Op te lossen opgaven:
A – Sinds welk jaar ontplooit de belanghebbende volgens de uitspraak van de rechtbank diverse activiteiten?
B – Bewerk de uitspraak van de rechtbank: geef het stuk dat begint bij "Belanghebbende ontplooit sinds" en eindigt bij "sprake. Beroepen ongegrond." opnieuw, met "adviesdiensten" vervangen door "consultancydiensten".
C – Stemmen de volgende beweringen overeen met de uitspraak van de rechtbank? Antwoord per bewering met ja of nee, en citeer de woorden uit de uitspraak die de doorslag geven. (i) De belanghebbende heeft in de onderhavige tijdvakken schilderijen verkocht. (ii) De activiteiten van de belanghebbende zijn sinds de start verlieslijdend. (iii) De rechtbank verklaart de beroepen gegrond.

Geselecteerde tekst:
+-------+
Home

Rechtbank Zeeland-West-Brabant, 06-12-2017, ECLI:NL:RBZWB:2017:8423, AWB - 16 _ 7369

Rechtbank Zeeland-West-Brabant, 06-12-2017, ECLI:NL:RBZWB:2017:8423, AWB - 16 _ 7369

Gegevens

Instantie
Rechtbank Zeeland-West-Brabant
Datum uitspraak
6 december 2017
Datum publicatie
24 januari 2018
ECLI
ECLI:NL:RBZWB:2017:8423
Zaaknummer
AWB - 16 _ 7369
Relevante informatie
Wet op de omzetbelasting 1968 [Tekst geldig vanaf 01-01-2023 tot 01-01-2024] art. 7

Inhoudsindicatie

BRE 16/7369 t/m BRE 16/7373

Art. 7 van de Wet OB en art. 9 van de Btw-richtlijn; ondernemerschap omzetbelasting,

Belanghebbende ontplooit sinds 2011 diverse activiteiten. Zo heeft hij adviesdiensten aangeboden, schildert hij kunst, stelt dit tentoon en biedt dit te koop aan en heeft hij een verzameling antieke voorwerpen die hij eveneens te koop aanbiedt. Belanghebbendes activiteiten zijn sinds de start verlieslijdend. Tussen partijen is in geschil of belanghebbende ondernemer is voor de heffing van omzetbelasting en bijgevolg recht heeft op aftrek van voorbelasting. Vast staat dat belanghebbende in de onderhavige tijdvakken geen antiek of schilderijen heeft verkocht noch enig advies heeft verleend. Naar het oordeel van de rechtbank voldoet belanghebbende niet aan zijn bewijslast dat hij economische activiteiten (beoogt te) verricht(en). Van ondernemerschap voor de omzetbelasting is alsdan geen sprake. Beroepen ongegrond.
+-------+
Aangeleverde gegevens:
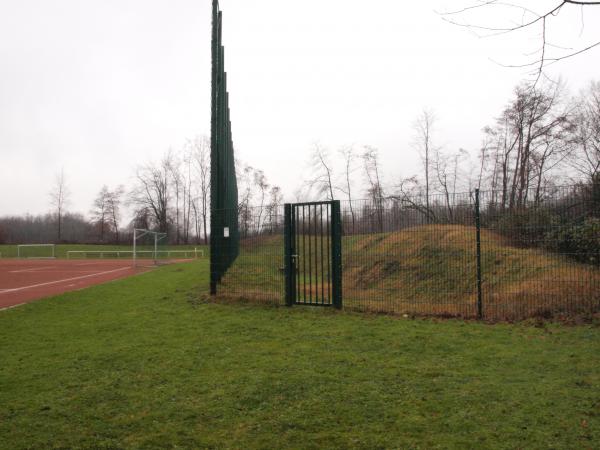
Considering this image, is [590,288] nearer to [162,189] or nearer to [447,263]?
[447,263]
+-------+
Volledige uitwerkingen:
A – Sinds 2011.

B –
Belanghebbende ontplooit sinds 2011 diverse activiteiten. Zo heeft hij consultancydiensten aangeboden, schildert hij kunst, stelt dit tentoon en biedt dit te koop aan en heeft hij een verzameling antieke voorwerpen die hij eveneens te koop aanbiedt. Belanghebbendes activiteiten zijn sinds de start verlieslijdend. Tussen partijen is in geschil of belanghebbende ondernemer is voor de heffing van omzetbelasting en bijgevolg recht heeft op aftrek van voorbelasting. Vast staat dat belanghebbende in de onderhavige tijdvakken geen antiek of schilderijen heeft verkocht noch enig advies heeft verleend. Naar het oordeel van de rechtbank voldoet belanghebbende niet aan zijn bewijslast dat hij economische activiteiten (beoogt te) verricht(en). Van ondernemerschap voor de omzetbelasting is alsdan geen sprake. Beroepen ongegrond.

C –
(i) Nee: "Vast staat dat belanghebbende in de onderhavige tijdvakken geen antiek of schilderijen heeft verkocht noch enig advies heeft verleend."
(ii) Ja: "Belanghebbendes activiteiten zijn sinds de start verlieslijdend."
(iii) Nee: "Beroepen ongegrond."